The boy showed his nine fingers and smiled again. That smile was so lovely. Hoang took a piece of cake and gave it to the boy, but he shook his head. If Hoang's youngest sister was still alive, she would be the same age as the boy. Hoang loved his sister so much, but she was no longer in existence in this world after a flash flood swept her away, leaving no trace.
It was noon. The sun was pouring its golden rays onto the earth. The mission members were busy collecting things before getting into the vehicle to move to another place. They did not pay attention to the boy anymore. After the vehicle had been driving for an hour, the driver asked:
"So are you going to Cao Lanh or Cai Lay?"
We all joined in the heated discussion. Mr Trung said that we should go to Cai Lay, 60km shorter than the road we had often taken. When we got out of the township, it was starting to get dark, so we stopped and had dinner at a roadside restaurant. There were seven of us. Hoang was still a young university graduate, only 22 years old; he was the youngest. Hoang and Trung were still single and the rest were middle-aged and married with children. After dinner, all the members went to the back of the house to wash their faces, while Hoang rushed to the car to get his mobile phone, which he had left there. It was quite dark now and he discovered a shadow of a person at the end of the car. He tried to calm down and asked,"Who's that?" It was silent.

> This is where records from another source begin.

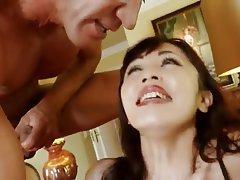 Anal, Asian, Double Penetration, Facial, Threesome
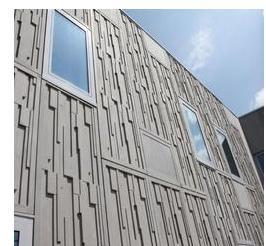 GRC Cladding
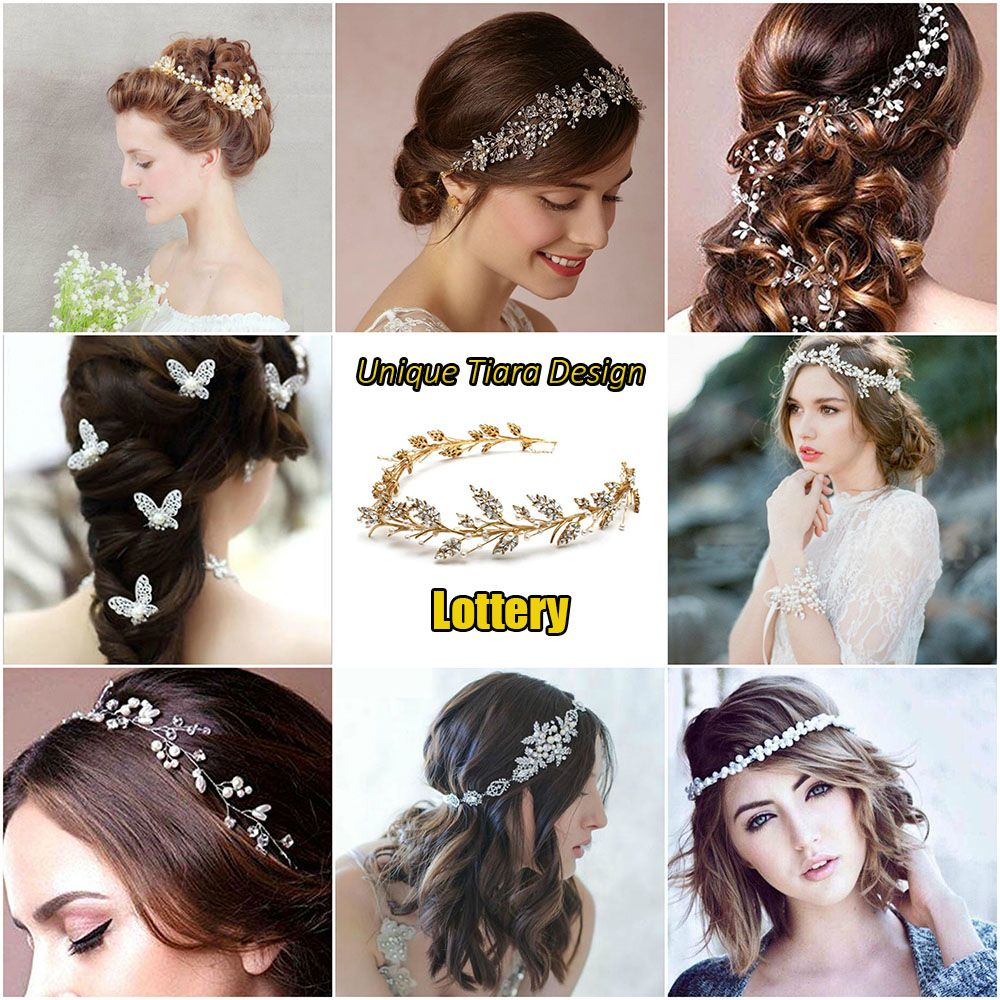 Unique Tiara Design Lottery!! 😱 😱 😱 Want to get the Most ...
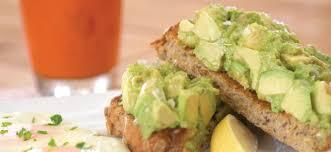 Organic Kitchen Tucson - top 10 healthy minded restaurants in tucson wheretraveler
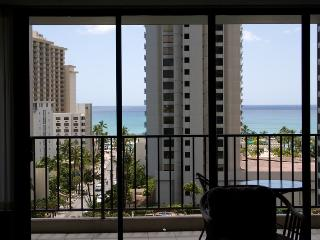 Waikiki Banyan Tower 2 Suite 1214, Honolulu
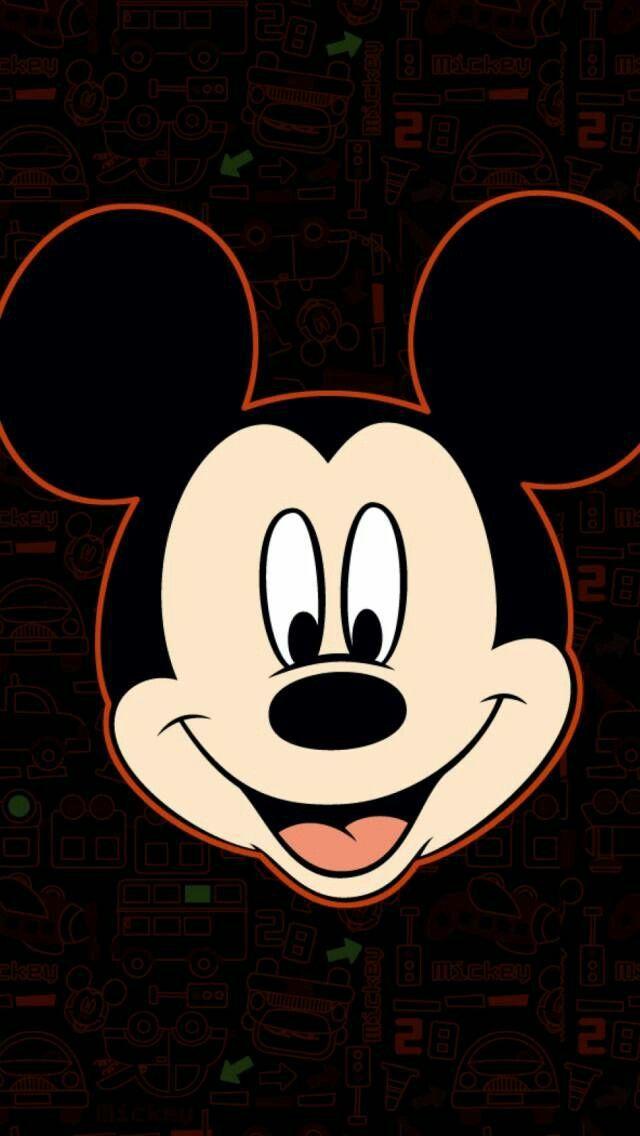 Fondo de pantalla de Mickey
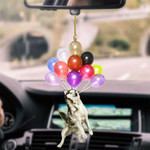 Husky Dog Fly With Bubbles Hanging Ornament-2D Effect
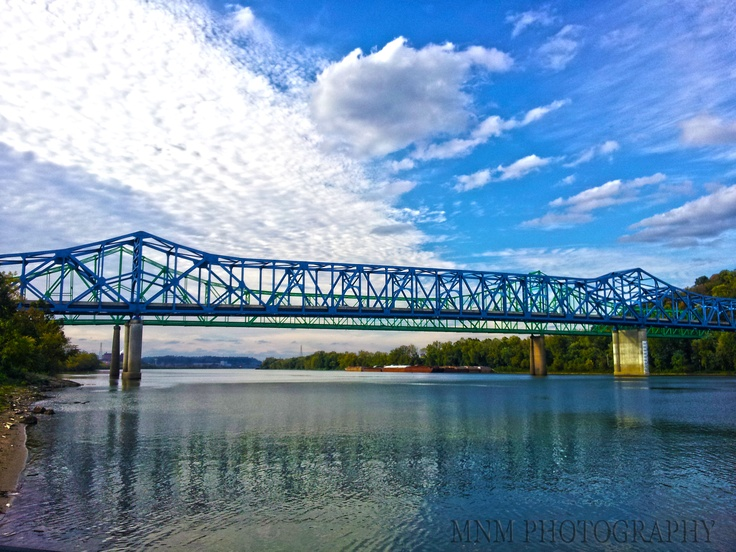 Ashland (KY) United States  city photos gallery : Ashland Bridge. Ashland, KY | My old Kentucky home | Pinterest ...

Hoang stepped forward. The boy looked up in fear. His black eyes were so pitiful.
"Good heavens! Why are you here?" Hoang asked in amazement. It was the boy he had met at noon.
"I wanted to go with you," the boy babbled in a trembling voice.
"Oh, God, it turns out that he can speak. Did he pretend he couldn't speak? So how can we handle this affair now?" Hoang shook his head, thinking in silence.
"Why do you want to go with us? Your parents will be very worried about you, you know!" Hoang helped the boy stand up.
"I will phone home for permission."
"Do it now! Your parents must be very worried about you now, you know!"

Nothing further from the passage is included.